Já a produção catarinense teve um salto de 26% no mesmo período, subindo de R$ 5,4 bilhões no primeiro semestre de 2024 para R$ 6,8 bilhões nos primeiros seis meses deste ano.
"Os números confirmam que a suspensão dos incentivos fiscais para a importação surtiu efeito: reduzimos expressivamente a entrada de leite importado e, ao mesmo tempo, impulsionamos a produção local. Essa é uma resposta concreta a um pleito antigo dos produtores de leite catarinenses, que vinham enfrentando dificuldades para competir com o excesso de subsídios governamentais concedidos pelos países exportadores", analisa o secretário Cleverson Siewert (Fazenda).
Incentivo ao produtor local
Além de frear a entrada de produtos lácteos importados, que geravam um cenário de concorrência desleal com a produção catarinense, o Governo do Estado também garantiu uma série de incentivos fiscais à agroindústria leiteira de Santa Catarina por meio do Programa Leite Bom.
A partir de um projeto aprovado na Assembleia Legislativa (Alesc) em agosto do ano passado, a indústria catarinense passou a contar com benefícios similares aos praticados no Paraná e no Rio Grande do Sul, aumentando o equilíbrio competitivo entre os Estados.
A garantia de crédito presumido para leite UHT, queijos e derivados do leite tem impacto financeiro escalonado de R$ 150 milhões em três anos: R$ 75 milhões (ano 1); R$ 50 milhões (ano 2) e R$ 25 milhões (ano 3). São mais de 100 empresas beneficiadas, que empregam cerca de 7,3 mil funcionários.
A indústria do leite é a 3º maior cadeia produtiva de SC, tem cerca de 80 mil produtores e faz do Estado o 4º maior produtor de leite do Brasil (atrás apenas de MG, PR e RS), com 3,2 bilhões de litros/ano.
“O Programa Leite Bom SC está fortalecendo toda a cadeia produtiva do leite. É mais uma demonstração concreta do compromisso do nosso Estado com a bovinocultura leiteira. Somos o quarto maior produtor de leite do país, e com esses investimentos criamos condições para que o produtor possa investir na propriedade, aumentar sua renda e continuar no campo. Ao mesmo tempo, estimulamos o crescimento e a competitividade da indústria leiteira”, destaca o secretário de Estado da Agricultura e Pecuária, Carlos Chiodini. (As informações são da Secretaria de Estado da Fazenda)
Rabobank alerta: preço do leite deve cair com consumo fraco
O preço do leite no Brasil deve sofrer nova retração no terceiro trimestre de 2025, segundo análise do Rabobank, que projeta um cenário de pressão para o setor diante da combinação de alta na oferta e consumo interno estagnado.
A perspectiva é de um mercado mais competitivo e menos rentável para o produtor, mesmo com margens operacionais ainda positivas.
A captação industrial de leite subiu 4,5% no primeiro trimestre do ano, resultado direto de boas margens no campo.
Em maio, o indicador “receita menos custo de alimentação por vaca” chegou a R$ 37, valor acima dos R$ 34 registrados em maio de 2024.
Essa melhora é atribuída à queda nos custos de ração — impulsionada pela ampla oferta de grãos — e aos preços ainda elevados pagos ao produtor na primeira metade do ano.
No entanto, a demanda interna segue desaquecida.

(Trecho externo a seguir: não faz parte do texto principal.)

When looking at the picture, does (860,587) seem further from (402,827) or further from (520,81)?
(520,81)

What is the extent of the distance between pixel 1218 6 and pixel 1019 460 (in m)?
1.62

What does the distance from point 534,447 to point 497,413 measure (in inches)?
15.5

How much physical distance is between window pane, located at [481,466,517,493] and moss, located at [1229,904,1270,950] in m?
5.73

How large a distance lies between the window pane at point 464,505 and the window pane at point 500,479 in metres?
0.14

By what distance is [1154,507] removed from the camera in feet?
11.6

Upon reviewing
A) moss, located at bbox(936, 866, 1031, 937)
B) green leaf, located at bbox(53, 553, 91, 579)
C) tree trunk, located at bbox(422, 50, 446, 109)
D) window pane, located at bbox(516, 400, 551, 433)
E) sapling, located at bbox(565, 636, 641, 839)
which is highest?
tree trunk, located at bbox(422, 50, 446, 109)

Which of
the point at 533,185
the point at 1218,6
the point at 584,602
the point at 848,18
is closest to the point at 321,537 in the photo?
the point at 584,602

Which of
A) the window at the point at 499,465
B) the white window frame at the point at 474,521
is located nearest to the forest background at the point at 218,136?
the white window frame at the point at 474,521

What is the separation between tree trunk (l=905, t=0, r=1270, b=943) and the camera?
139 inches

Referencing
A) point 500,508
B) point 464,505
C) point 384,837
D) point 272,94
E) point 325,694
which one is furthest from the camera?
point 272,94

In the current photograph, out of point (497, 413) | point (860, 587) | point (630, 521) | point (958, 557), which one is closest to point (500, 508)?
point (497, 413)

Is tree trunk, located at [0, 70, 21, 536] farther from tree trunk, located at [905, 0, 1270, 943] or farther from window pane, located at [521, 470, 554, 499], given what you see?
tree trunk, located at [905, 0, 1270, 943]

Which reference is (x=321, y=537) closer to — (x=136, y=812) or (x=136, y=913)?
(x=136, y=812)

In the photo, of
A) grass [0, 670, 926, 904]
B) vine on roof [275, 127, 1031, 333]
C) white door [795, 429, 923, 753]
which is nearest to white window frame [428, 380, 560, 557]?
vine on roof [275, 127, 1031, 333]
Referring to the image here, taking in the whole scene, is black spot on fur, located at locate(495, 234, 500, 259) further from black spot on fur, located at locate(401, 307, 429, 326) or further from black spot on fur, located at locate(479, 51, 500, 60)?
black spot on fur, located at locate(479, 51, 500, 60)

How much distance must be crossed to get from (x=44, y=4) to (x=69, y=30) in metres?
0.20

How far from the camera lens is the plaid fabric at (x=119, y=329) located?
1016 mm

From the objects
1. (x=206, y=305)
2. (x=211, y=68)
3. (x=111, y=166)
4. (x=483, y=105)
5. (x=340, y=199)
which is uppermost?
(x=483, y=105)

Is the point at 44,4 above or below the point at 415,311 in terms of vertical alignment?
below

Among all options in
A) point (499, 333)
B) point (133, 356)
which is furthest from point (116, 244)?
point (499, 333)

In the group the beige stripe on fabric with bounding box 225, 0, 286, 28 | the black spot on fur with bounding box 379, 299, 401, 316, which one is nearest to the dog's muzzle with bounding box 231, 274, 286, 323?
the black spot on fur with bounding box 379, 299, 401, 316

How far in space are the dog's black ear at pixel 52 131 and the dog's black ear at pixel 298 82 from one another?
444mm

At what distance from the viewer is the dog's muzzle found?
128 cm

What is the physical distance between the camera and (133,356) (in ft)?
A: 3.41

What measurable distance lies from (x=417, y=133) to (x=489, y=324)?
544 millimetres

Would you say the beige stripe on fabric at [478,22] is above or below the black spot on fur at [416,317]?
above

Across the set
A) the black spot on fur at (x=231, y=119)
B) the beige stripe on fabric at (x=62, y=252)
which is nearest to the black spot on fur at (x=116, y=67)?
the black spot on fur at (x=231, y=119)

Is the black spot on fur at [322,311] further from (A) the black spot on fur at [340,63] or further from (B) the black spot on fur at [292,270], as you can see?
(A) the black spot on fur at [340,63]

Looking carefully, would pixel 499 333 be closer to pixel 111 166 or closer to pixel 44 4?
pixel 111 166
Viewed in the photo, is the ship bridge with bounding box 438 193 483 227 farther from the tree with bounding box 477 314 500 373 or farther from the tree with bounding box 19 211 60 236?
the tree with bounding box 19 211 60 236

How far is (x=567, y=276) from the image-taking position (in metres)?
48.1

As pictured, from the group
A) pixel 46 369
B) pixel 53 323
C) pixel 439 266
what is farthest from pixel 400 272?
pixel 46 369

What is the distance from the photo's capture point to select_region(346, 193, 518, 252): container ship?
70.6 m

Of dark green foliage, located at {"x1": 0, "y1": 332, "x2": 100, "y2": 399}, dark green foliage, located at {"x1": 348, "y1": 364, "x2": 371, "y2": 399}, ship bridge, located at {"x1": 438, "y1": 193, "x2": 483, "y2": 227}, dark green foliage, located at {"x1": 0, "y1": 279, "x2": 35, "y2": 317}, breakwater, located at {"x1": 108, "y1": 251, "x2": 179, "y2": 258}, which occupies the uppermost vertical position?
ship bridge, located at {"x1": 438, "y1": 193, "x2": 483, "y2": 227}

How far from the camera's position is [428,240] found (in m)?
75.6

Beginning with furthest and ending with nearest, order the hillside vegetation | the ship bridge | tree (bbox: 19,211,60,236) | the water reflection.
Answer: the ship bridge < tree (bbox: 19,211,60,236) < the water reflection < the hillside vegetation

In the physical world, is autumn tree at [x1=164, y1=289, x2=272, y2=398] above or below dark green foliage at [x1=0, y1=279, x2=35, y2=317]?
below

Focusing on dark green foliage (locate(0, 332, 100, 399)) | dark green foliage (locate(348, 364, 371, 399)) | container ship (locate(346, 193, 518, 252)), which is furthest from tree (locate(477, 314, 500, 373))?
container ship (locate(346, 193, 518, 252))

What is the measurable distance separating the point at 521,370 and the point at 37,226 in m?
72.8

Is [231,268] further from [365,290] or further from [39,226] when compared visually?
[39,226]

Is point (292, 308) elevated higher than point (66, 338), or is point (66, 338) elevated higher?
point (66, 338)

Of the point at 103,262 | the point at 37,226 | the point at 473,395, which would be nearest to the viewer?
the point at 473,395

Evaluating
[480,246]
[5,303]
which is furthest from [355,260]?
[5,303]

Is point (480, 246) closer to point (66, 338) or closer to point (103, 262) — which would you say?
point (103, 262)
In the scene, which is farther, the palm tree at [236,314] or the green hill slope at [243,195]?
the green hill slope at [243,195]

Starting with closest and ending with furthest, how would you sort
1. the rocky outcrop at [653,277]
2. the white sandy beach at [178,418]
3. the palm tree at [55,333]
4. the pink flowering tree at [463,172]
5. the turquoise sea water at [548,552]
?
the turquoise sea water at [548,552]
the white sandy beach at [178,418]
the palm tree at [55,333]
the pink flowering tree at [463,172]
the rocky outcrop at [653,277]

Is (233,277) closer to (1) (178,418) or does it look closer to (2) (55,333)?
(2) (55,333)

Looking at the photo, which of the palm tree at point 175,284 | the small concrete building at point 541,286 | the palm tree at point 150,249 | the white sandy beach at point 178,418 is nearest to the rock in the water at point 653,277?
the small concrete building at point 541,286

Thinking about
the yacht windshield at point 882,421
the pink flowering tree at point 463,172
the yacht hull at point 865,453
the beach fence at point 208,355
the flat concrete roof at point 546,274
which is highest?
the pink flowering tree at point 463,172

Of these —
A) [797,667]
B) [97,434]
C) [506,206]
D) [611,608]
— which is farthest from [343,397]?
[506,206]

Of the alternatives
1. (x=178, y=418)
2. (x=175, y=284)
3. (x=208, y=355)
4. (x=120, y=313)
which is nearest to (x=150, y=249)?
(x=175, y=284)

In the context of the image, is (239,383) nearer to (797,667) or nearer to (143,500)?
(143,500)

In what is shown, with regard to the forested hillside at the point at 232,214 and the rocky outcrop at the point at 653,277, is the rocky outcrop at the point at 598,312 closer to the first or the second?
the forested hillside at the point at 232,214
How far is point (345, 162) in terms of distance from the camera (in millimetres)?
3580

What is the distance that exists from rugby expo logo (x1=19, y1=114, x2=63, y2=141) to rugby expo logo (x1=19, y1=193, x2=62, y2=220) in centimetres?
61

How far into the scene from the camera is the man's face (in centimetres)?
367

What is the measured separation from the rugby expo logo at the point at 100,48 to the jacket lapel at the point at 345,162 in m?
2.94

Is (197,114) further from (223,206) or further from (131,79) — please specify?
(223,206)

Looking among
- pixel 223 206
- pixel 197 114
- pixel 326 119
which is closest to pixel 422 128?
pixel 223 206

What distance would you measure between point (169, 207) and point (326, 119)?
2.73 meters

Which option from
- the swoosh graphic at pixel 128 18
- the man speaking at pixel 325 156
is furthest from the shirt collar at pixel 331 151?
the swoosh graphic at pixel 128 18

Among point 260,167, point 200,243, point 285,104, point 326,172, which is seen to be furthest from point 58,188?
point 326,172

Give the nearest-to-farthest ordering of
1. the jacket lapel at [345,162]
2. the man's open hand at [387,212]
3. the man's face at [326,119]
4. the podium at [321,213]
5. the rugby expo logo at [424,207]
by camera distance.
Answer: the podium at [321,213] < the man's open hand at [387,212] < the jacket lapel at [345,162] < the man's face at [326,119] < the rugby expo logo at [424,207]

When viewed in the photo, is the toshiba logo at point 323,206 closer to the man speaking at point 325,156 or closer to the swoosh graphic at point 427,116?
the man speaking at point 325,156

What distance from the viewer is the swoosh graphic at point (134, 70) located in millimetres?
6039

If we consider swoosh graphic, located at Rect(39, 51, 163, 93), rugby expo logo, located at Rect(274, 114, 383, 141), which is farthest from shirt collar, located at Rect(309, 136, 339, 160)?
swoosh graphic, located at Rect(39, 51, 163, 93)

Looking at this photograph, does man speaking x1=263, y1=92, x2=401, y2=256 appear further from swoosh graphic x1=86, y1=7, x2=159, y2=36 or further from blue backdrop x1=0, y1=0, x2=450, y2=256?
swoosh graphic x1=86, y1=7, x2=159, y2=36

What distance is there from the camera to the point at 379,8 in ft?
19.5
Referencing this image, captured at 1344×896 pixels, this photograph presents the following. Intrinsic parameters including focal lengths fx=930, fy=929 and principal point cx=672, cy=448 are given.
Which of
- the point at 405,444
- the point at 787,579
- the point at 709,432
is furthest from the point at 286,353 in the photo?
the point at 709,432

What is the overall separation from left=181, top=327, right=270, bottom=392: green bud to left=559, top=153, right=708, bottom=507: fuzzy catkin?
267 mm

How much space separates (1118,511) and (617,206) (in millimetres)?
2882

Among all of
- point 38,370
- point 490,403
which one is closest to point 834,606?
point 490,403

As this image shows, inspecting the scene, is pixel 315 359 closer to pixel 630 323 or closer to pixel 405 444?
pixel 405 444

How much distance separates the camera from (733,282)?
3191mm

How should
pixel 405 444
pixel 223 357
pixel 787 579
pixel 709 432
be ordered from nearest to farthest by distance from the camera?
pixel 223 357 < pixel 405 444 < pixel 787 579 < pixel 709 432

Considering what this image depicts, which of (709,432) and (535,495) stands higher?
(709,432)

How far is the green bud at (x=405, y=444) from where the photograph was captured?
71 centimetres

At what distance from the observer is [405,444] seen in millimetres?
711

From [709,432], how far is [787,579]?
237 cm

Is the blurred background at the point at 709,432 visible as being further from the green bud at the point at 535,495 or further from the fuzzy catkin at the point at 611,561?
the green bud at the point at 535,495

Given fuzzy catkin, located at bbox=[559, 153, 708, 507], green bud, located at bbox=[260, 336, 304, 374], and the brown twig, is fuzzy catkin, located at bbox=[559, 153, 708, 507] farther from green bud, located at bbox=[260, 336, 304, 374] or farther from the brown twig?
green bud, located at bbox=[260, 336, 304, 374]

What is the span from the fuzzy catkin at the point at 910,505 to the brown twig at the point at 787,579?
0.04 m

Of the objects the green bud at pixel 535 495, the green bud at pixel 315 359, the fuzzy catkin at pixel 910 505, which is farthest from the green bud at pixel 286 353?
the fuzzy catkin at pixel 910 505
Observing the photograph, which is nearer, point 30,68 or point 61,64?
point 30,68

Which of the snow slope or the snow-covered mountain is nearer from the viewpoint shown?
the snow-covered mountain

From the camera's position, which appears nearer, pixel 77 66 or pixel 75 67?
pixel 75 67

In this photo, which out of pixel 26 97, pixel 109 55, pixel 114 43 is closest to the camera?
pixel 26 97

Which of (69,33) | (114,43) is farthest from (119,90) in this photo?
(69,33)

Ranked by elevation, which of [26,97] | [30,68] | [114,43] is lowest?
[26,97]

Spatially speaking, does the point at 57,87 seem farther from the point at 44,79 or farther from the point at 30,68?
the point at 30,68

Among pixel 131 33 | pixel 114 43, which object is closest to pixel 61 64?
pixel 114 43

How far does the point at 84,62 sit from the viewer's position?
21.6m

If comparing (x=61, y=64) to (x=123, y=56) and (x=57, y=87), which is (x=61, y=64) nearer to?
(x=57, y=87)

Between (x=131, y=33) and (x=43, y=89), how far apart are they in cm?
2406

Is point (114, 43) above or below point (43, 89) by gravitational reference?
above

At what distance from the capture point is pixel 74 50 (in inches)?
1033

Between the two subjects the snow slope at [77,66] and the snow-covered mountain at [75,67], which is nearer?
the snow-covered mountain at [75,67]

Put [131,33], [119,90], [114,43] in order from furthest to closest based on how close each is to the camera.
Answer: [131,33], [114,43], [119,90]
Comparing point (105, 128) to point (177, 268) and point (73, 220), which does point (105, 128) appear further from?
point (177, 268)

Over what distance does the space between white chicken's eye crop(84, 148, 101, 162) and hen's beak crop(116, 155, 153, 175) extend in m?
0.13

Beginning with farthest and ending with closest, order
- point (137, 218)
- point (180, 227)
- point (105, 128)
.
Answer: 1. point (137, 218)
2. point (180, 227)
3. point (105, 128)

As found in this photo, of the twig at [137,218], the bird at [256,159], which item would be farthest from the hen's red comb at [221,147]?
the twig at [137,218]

Embora o desemprego esteja em baixa, a renda real desacelerou em 2025, limitando o crescimento do consumo de lácteos no varejo. Com isso, o banco projeta uma leve queda nos preços pagos ao produtor, revertendo a tendência de alta observada nos trimestres anteriores.
Oferta global em expansão e importações pressionam ainda mais
No mercado internacional, a produção de leite cresce nos principais polos exportadores — Europa, Estados Unidos e América do Sul — com expectativa de avanço de 1,4% no volume produzido neste trimestre. Trata-se da maior expansão desde 2021.
Paralelamente, o consumo global permanece enfraquecido diante de juros altos e instabilidades econômicas e geopolíticas, o que limita o fôlego das commodities lácteas.
Outro fator de pressão vem do câmbio. A valorização do real frente ao dólar tem facilitado as importações.
Entre janeiro e maio de 2025, o Brasil aumentou as compras externas de lácteos em 1% em volume e 9% em valor, tendência que deve se intensificar com a queda dos preços internacionais, prejudicando a competitividade do produto nacional — especialmente no caso das exportações.
Gestão de custos será crucial
Com margens mais apertadas no horizonte, o Rabobank recomenda que os produtores redobrem a atenção com a gestão dos custos.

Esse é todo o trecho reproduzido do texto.